I have a high reading rate and a high comprehension rate. In grad school they told us the the profs would each assign reading as if that was your only class it was on purpose. There was literally no way to read everything for classes on top of all the papers and thesis work. For me, can't read everything was about 80-85 percent of the material which was above average.
One of the tricks for articles is read the summary, introductory paragraph, and conclusion and speak early in discussion to show you know what the article is abut.
Another trick is divide articles up with friend(s) and brief each other.

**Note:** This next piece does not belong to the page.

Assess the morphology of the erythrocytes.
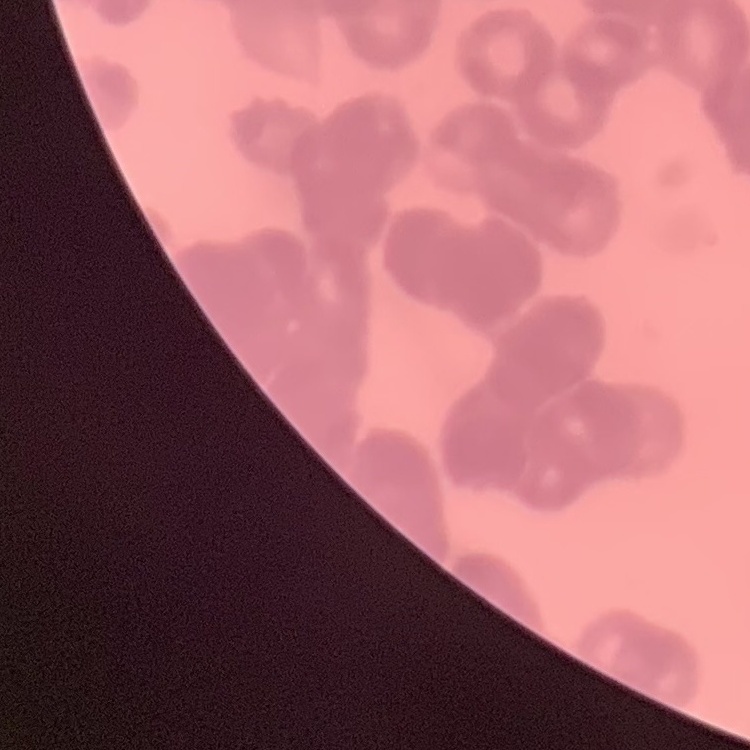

Both in my upper division Medieval History undergraduate classes and in my graduate classes, we'd periodically get assigned the same book for a different class, which was helpful. I could skim my old notes and not reread it or just pick out certain chapters. (Not textbooks, but medieval lit type things. This would happen with classics, philosophy, theology texts, across different under graduate and graduate degrees. It happens).
Usually if I had to skip something important, I'd take notes on the class discussion and it was fine. I was an active class participants, my papers were generally early and heavily well resourced. This can buy you a lot of slack in college when you need it.
One time I got assigned "Little Flowers of St. Francis" and I didn't have time that weekend, so I skipped it. I listened in class, I made good notes. (Paraphrasing things makes them stick in your head the way just reading or listening won't. ChatGP can't stick things in your head the way writing things in your own words will.)
I truly intended to read it, but the back half of semester is busy and I also had two language classes in a full course load and papers and...
I actually used it in an essay question on an exam. Brother Juniper reminded me of the holy Fool archetype from Buddhist writings. I could easily remember a bunch of illustrative stories from class discussion I could use as evidence. I got a perfect score. She could not tell I hadn't read it.
I meant to read it over break, I really did, but there was a bunch of more interesting reading to do and breaks are always too short.
Over the ourse of the last wo under grad years and my medieval Masters program, it was a bout 50/50 it'd get assigned in whole or in part for one class or another, across multiple proffs.
The second time, i didn't even try to read it, but my hand was up in class with relevant comments and opinions. I'd casually reference something in a paper or essay here appropriate. A year went by and then another.
Eventually about a decade after it was first assigned i sold my copy away having never cracked it open.
I am convinced none of the people who assigned this book ever had a clue i hadn't read it.
I am not convinced this was cheating. I knew the information. The information was correct and i was using it correctly with my own spin.
My quality notetaking, my skill at chunking information with other disparate information, my skills at writing essays and papers, all of that was mine from long practice.
LLM stuff slides right through you like olestra. It doesn't give you skills and it's such a passive way to do anything. Active note taking, active thinking, active writing, that builds skills.